_Exercise aim_
Reproduce every one of the entries below word for word, leaving out the pictures.

Spatial questions about scenes:
**********

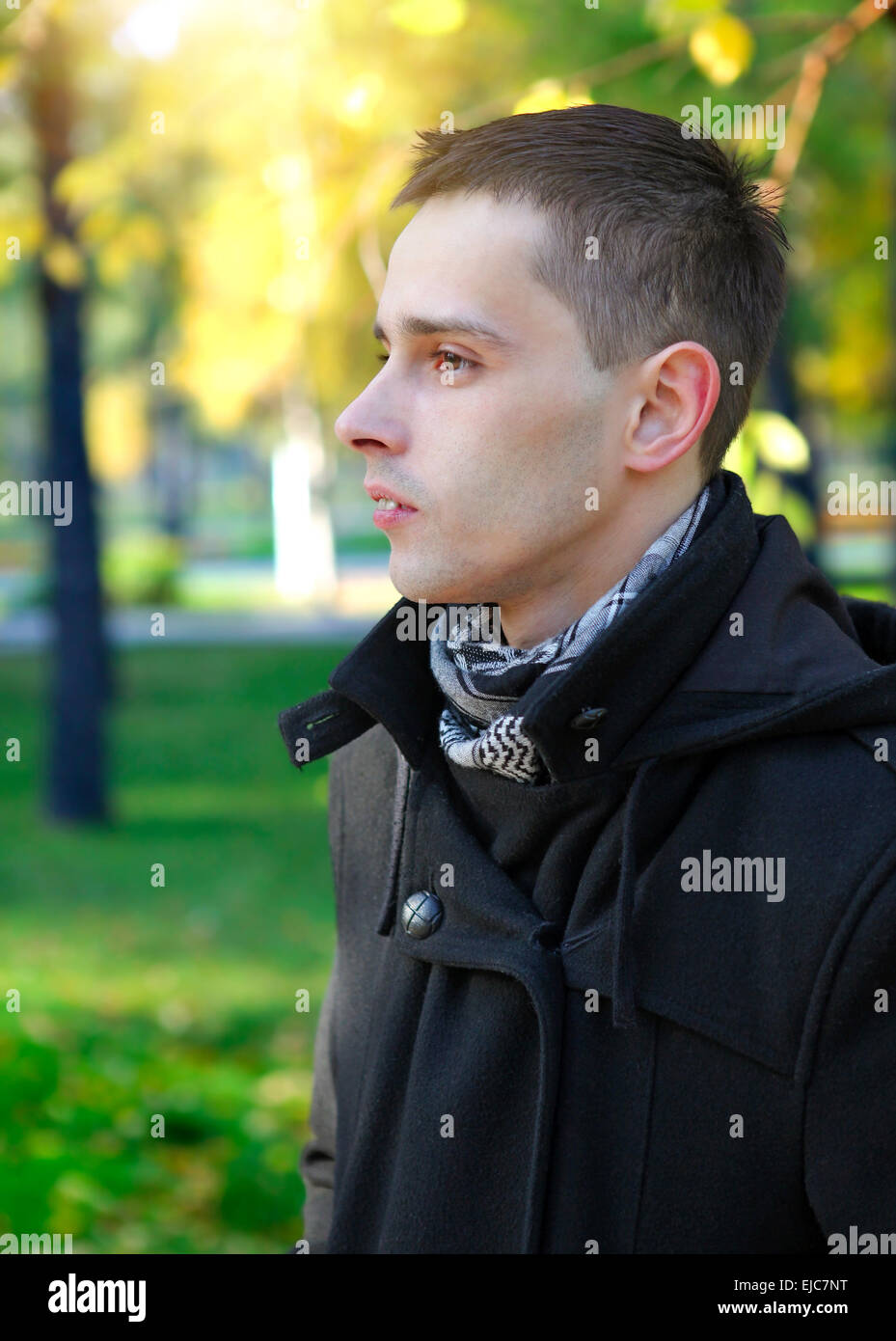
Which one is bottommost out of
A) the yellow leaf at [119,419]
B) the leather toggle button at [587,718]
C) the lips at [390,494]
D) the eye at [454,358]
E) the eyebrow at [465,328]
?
the leather toggle button at [587,718]

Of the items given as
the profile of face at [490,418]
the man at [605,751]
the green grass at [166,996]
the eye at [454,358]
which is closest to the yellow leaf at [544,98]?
the man at [605,751]

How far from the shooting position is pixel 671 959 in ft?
5.59

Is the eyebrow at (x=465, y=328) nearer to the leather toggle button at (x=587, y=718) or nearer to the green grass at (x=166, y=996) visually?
the leather toggle button at (x=587, y=718)

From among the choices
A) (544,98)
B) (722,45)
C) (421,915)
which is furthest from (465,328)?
(722,45)

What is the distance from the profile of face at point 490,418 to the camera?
6.00ft

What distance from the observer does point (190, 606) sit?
27688mm

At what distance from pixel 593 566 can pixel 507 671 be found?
189 millimetres

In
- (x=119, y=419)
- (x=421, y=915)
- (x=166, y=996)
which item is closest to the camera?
(x=421, y=915)

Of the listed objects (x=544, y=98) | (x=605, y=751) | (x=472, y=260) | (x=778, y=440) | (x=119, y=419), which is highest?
(x=119, y=419)

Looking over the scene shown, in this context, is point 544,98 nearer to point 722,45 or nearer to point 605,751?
point 722,45

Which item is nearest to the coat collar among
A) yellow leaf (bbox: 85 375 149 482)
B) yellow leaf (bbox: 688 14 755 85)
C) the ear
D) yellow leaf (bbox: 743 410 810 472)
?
the ear

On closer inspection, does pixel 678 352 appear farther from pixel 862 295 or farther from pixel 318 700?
pixel 862 295

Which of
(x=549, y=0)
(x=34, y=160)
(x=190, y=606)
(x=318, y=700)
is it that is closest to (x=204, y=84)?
(x=549, y=0)
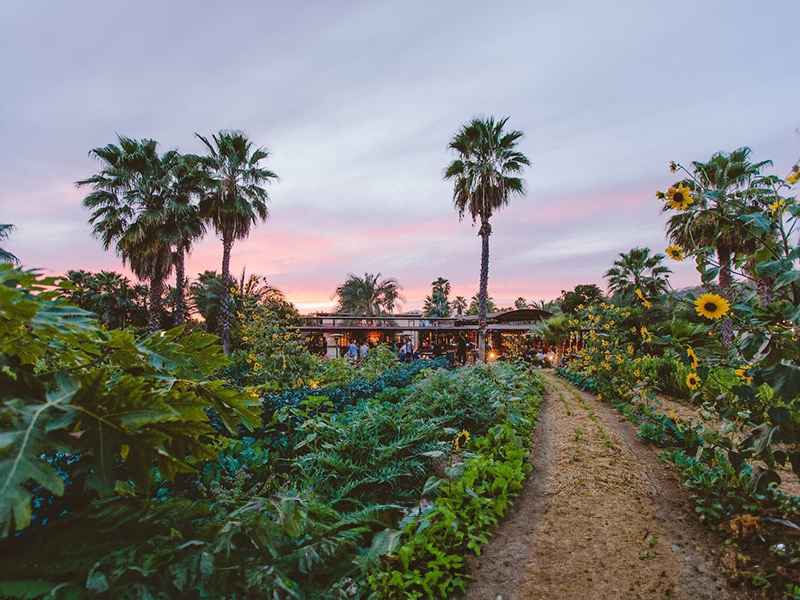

**********

_Result of the exercise_
Which one is bottommost out of
A) the yellow leaf at [119,419]
B) the leather toggle button at [587,718]
C) the lips at [390,494]
D) the eye at [454,358]
E) the eyebrow at [465,328]
?
the leather toggle button at [587,718]

Of the items given as
the profile of face at [490,418]
the man at [605,751]
the green grass at [166,996]
the eye at [454,358]
which is closest to the yellow leaf at [544,98]?
the man at [605,751]

How far from the shooting position is pixel 671 959 in ft?
5.59

Is the eyebrow at (x=465, y=328) nearer to the leather toggle button at (x=587, y=718) or nearer to the green grass at (x=166, y=996) visually?
the leather toggle button at (x=587, y=718)

From among the choices
A) (544,98)
B) (722,45)
C) (421,915)
which is furthest from (465,328)?
(722,45)

What is the distance from the profile of face at point 490,418 to the camera?
6.00ft

What distance from the observer does point (190, 606) sit?
27688mm

At what distance from pixel 593 566 can pixel 507 671 be found?
189 millimetres

In
- (x=119, y=419)
- (x=421, y=915)
- (x=166, y=996)
which item is closest to the camera?
(x=421, y=915)

Of the listed objects (x=544, y=98) | (x=605, y=751) | (x=472, y=260) | (x=778, y=440) | (x=119, y=419), which is highest?
(x=119, y=419)

Looking over the scene shown, in this context, is point 544,98 nearer to point 722,45 or nearer to point 605,751?
point 722,45

Which item is nearest to the coat collar among
A) yellow leaf (bbox: 85 375 149 482)
B) yellow leaf (bbox: 688 14 755 85)
C) the ear
D) yellow leaf (bbox: 743 410 810 472)
?
the ear

On closer inspection, does pixel 678 352 appear farther from pixel 862 295 or farther from pixel 318 700?
pixel 862 295

Which of
(x=549, y=0)
(x=34, y=160)
(x=190, y=606)
(x=318, y=700)
is it that is closest to (x=204, y=84)?
(x=549, y=0)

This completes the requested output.